[Opening Excerpted passage section]

Has your life insurance consultant ever told you about how much life insurance you need to secure your family’s standard of living (SOL)? Were you worried when you heard that your neighbor had to settle for lesser return on his Unit Linked Insurance Plan (ULIP) for surrendering early? It is your responsibility to ask the consultant as many questions until you actually understand the pros and cons of investing in life insurance, otherwise the risks could trip you.
Buying an Incorrect Plan
The very first risk is buying an incorrect plan. The primary objective of buying any life insurance policy has been as a risk mitigating tool to protect a person’s family and its standard of living, not merely as an investment for the sake of returns. While a pure term insurance plan provides a lump sum payout in the unfortunate death of the policyholder, it does not pay anything if the policyholder survives the policy term. On other hand, a person who wishes to get maturity benefits of the policy if the policyholder survives the policy term along with the comfort of protection of the family otherwise, can opt for a traditional or a market-linked endowment plan.
For instance, the new ULIPs (after September 2010) have become very low-cost as compared to those plans offered before this period. However, the lock-in period for new ULIPs has been raised from three years to five years. Therefore, one cannot withdraw money from unit-linked insurance plan before five years or use this investment vehicle for immediate liquidity, but for future fulfilling financial goals. Notwithstanding the benefits of new and low-cost ULIPs, one should remember that since these plans invest in the equity market, the returns will be in line with the volatility of the stock market. People with low risk appetite should stay away from investing in equity funds as they may panic due to short term volatility and exit at loss.
A policy holder should go through detailed checks and balances when buying an insurance plan. After deciding the type of plan to be bought, the decision on the premium paying ability of the policy holder will influence the quantum of premium and thereby, the insurance cover. It is advisable to agree on a premium that will not adversely affect the policy holder’s ability to pay, should there be adverse financial conditions in any particular period during the term of the policy. The policy holder should read and understand all policy terms and conditions thoroughly as well as reveal all pertinent information about medical and family history, before signing the dotted line.
Not cross-checking the credentials of insurance agent/consultant
Another risk could be that of not cross-checking the credentials of your insurance agents. Often, a few insurance agents insist on buying a new policy with the renewal premium amount for an existing policy looking at their short-term gains or uses other ways and means to misguide a policyholder or a prospective insurance buyer. Such practices have resulted in customers being skeptical towards all insurance agents and insurers. It is better to conduct due diligence about the insurance agents and the suggested plans from other sources, before buying a plan.

[Closing Excerpted passage section]
[Opening Raw data section]

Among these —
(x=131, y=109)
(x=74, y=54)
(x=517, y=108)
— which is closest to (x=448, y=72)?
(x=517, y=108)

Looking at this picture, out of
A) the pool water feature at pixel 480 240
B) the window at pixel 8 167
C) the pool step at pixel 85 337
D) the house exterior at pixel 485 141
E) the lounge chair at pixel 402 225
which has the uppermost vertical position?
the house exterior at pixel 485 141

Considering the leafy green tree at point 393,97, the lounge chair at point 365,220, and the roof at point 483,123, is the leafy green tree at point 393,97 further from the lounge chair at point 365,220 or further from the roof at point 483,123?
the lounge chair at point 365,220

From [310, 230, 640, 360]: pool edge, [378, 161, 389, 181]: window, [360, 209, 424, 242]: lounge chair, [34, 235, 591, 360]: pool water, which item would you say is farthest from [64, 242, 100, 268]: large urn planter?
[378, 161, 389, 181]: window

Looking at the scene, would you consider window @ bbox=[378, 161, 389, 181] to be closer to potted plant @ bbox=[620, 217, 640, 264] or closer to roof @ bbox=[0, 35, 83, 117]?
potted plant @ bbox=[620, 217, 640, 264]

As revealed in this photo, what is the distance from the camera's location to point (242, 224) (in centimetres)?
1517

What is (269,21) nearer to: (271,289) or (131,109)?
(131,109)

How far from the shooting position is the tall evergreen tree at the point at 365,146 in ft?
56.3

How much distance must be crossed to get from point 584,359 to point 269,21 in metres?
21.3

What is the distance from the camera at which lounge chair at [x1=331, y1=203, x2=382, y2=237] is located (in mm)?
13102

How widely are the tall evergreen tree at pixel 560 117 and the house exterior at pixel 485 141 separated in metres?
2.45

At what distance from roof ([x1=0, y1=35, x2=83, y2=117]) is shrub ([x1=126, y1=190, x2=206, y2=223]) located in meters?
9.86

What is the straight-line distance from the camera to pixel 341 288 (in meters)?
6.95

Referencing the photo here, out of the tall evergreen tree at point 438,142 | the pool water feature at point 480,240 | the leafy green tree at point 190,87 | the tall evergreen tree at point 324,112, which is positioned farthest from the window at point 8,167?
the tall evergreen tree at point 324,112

[Closing Raw data section]

What needs to be done
According to the passage on life insurance risks, how did the lock-in period change for new ULIPs? The entries are unrelated to the passage on life insurance risks.

Written answer
It was raised from three years to five years.